Both authors were clearly fans of one another's work; the format was something akin to a very digressive chat show with Matt Fraction hosting, feeding in questions and moving things along. Chabon energetically defended and riffed on the idea of a Pulitzer Prize-winning novelist who could break out the deepest geek shibboleths at need, talked about encounters with Stan Lee and Will Eisner, and generally paid homage to the culture that had energized a lot of his work.

If there was a narrative line to the appearance, it was the tale of Chabon's gradual coming-out as a genre fiction fan and author. He painted a vivid picture of a lit/nerd's progress. He was born in 1963, and grew up during a Lee/Kirby hegemony, immersed in genre fiction of all kinds - Lovecraft, Conan Doyle, Moorcock, Leiber (if I judge Gentlemen of the Road's influences correctly).
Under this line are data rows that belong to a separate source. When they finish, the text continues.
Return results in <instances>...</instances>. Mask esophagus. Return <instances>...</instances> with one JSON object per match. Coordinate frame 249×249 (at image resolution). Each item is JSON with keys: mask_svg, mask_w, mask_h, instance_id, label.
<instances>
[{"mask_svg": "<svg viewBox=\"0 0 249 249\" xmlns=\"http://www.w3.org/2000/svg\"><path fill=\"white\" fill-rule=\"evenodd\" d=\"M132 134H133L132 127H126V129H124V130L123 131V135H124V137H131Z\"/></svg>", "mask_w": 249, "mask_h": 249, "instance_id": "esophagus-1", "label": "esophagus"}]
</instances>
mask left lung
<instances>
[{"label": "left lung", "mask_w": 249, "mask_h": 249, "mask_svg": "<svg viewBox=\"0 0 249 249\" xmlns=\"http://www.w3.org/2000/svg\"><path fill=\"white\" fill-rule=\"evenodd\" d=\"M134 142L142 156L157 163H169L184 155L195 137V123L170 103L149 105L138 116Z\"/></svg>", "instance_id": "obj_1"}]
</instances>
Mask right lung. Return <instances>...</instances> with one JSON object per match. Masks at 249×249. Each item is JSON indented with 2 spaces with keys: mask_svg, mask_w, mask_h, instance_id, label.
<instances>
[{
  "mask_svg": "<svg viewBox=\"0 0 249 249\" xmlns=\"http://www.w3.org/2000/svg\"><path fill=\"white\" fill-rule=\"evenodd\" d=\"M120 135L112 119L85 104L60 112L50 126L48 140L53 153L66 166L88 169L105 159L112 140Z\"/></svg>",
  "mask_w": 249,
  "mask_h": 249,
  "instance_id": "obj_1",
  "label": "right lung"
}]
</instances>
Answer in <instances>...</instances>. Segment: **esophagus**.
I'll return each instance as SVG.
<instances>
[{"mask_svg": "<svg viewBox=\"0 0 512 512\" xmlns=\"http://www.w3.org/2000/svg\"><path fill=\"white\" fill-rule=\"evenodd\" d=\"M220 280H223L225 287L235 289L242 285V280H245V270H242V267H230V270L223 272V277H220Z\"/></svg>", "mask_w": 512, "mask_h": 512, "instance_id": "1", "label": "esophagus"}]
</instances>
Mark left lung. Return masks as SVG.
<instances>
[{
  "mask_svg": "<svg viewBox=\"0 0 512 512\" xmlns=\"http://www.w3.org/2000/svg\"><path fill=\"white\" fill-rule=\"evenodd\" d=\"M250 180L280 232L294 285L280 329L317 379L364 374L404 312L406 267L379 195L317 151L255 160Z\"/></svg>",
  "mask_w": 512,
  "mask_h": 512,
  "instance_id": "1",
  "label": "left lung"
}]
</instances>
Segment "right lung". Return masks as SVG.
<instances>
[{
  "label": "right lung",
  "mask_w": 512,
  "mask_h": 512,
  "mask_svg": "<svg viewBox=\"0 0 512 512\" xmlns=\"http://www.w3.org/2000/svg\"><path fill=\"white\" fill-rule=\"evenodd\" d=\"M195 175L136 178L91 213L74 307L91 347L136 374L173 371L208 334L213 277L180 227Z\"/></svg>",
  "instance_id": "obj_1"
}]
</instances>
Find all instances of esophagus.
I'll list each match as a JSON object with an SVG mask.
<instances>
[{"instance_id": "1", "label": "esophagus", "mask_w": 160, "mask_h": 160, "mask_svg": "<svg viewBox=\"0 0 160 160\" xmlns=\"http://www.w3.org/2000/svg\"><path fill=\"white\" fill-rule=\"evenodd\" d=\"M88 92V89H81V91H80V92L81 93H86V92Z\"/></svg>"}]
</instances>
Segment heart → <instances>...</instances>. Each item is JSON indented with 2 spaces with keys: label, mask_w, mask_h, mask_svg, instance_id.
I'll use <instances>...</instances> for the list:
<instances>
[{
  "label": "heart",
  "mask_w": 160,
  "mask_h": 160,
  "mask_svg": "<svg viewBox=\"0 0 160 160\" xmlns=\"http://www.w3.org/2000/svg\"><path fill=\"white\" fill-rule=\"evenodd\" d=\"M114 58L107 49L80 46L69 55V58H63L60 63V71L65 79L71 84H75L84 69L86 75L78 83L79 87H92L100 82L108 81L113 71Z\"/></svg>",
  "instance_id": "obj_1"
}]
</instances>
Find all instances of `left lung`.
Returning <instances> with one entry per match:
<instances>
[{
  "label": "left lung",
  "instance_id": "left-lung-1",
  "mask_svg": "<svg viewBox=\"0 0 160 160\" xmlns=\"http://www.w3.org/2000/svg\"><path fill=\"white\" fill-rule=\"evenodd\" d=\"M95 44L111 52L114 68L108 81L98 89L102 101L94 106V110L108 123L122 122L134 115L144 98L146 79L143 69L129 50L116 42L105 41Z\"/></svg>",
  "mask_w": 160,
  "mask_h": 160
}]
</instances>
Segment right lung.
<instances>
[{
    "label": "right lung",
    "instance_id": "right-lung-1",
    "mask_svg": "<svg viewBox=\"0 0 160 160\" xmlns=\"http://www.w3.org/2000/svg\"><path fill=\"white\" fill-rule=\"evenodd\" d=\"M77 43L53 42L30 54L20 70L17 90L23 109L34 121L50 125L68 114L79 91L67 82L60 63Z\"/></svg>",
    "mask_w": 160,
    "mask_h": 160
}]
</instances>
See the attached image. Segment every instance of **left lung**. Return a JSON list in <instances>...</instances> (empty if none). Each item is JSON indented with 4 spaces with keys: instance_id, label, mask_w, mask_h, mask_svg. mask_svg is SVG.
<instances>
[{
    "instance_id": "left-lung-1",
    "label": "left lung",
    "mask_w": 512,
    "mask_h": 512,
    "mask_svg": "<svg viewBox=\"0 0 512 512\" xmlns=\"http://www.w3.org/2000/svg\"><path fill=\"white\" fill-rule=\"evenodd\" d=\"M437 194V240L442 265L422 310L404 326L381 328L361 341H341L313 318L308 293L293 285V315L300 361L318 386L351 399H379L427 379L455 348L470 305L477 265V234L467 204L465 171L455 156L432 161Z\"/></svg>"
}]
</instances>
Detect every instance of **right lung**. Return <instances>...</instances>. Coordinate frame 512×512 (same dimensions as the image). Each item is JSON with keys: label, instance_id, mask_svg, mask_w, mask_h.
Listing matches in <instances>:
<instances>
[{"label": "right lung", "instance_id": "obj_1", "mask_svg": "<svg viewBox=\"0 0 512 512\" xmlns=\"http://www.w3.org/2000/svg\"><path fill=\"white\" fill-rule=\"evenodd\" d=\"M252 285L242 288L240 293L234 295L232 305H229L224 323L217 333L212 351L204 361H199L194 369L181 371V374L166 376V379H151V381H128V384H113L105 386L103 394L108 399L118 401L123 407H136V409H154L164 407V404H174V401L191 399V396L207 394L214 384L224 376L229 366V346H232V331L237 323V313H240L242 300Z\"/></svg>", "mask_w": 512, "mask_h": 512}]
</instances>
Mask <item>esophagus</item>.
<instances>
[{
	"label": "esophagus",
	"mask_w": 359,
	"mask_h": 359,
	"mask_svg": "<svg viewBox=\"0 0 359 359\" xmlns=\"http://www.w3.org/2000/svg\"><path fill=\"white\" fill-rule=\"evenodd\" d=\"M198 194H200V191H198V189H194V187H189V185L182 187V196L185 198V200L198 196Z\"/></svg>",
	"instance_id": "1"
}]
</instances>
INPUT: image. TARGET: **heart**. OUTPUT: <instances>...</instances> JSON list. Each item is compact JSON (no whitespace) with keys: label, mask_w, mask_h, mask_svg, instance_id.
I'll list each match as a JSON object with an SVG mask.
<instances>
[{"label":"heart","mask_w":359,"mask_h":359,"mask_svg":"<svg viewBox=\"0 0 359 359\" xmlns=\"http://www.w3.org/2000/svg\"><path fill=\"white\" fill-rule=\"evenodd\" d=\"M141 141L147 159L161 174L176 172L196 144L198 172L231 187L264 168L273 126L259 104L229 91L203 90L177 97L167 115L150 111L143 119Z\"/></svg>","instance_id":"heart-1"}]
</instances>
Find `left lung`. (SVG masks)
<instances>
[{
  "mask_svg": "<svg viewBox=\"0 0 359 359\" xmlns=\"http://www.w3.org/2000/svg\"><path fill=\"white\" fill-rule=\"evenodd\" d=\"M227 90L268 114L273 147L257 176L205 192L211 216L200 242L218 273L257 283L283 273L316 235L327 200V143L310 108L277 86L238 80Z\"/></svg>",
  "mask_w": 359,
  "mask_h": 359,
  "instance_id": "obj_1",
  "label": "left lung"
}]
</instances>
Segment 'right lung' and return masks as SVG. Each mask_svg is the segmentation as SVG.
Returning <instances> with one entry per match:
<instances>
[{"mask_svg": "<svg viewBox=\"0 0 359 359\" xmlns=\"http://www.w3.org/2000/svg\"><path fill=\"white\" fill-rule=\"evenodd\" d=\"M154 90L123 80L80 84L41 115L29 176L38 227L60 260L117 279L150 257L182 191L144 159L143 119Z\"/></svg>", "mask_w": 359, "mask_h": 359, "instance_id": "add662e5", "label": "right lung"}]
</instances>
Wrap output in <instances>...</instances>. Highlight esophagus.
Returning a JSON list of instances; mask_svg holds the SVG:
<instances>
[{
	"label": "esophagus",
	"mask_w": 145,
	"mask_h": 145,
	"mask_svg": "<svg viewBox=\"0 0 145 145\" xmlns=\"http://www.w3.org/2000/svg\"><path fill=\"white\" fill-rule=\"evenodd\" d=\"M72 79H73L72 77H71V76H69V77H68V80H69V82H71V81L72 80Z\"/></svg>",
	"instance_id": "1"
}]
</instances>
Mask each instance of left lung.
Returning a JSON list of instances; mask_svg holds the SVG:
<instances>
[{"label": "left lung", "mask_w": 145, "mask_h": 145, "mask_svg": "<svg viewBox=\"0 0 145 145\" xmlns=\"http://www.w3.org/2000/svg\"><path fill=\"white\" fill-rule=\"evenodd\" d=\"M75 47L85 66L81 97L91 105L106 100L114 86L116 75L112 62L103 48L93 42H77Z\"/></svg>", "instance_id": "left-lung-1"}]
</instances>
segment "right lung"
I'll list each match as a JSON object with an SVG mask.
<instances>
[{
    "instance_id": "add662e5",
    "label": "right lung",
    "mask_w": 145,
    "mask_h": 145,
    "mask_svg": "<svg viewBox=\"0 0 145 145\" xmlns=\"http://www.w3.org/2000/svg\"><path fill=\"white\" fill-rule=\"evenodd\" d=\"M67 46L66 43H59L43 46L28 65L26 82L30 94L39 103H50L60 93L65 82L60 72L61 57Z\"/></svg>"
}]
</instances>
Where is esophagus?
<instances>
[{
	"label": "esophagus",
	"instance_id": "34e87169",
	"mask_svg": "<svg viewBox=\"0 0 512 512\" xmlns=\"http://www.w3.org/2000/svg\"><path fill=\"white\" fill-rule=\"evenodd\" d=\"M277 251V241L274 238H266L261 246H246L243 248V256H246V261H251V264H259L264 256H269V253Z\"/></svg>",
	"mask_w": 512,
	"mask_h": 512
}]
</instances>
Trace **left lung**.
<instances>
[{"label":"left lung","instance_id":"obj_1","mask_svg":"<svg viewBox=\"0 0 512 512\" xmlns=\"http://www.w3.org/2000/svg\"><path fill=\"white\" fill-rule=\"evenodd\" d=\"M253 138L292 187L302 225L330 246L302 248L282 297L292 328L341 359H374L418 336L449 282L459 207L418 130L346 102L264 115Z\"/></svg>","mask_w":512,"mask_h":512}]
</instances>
In the days pre-internet, even pre-VHS, fans of pulpy genre work had a lonelier watch to keep, turning out for only the rare face-to-face moments at screenings and conventions.

When he tried to bring this material to the MFA fiction program at U. C. Irvine, he was frozen out - it was still the age of Carver, of brief, lapidary studies of broken marriages. He made a breakout debut with Mysteries of Pittsburgh, but the material that had such a hold on his imagination and sense of identity only gradually made its way back into his fiction - comic book allusions in Wonder Boys, where he pushed some of his genre passion onto a fictional alter ego, a Lovecraftian author name August Van Zorn (who at one point was purported to have written a collection entitled The Abominations of Plunkettsburg). Then the early slipstream of Werewolves in Their Youth, then the full-on comics fest of Kavalier and Klay, which at the time seemed like a dead-end project. He credits comics fans as the early adopters of the work that helped turn it into a success.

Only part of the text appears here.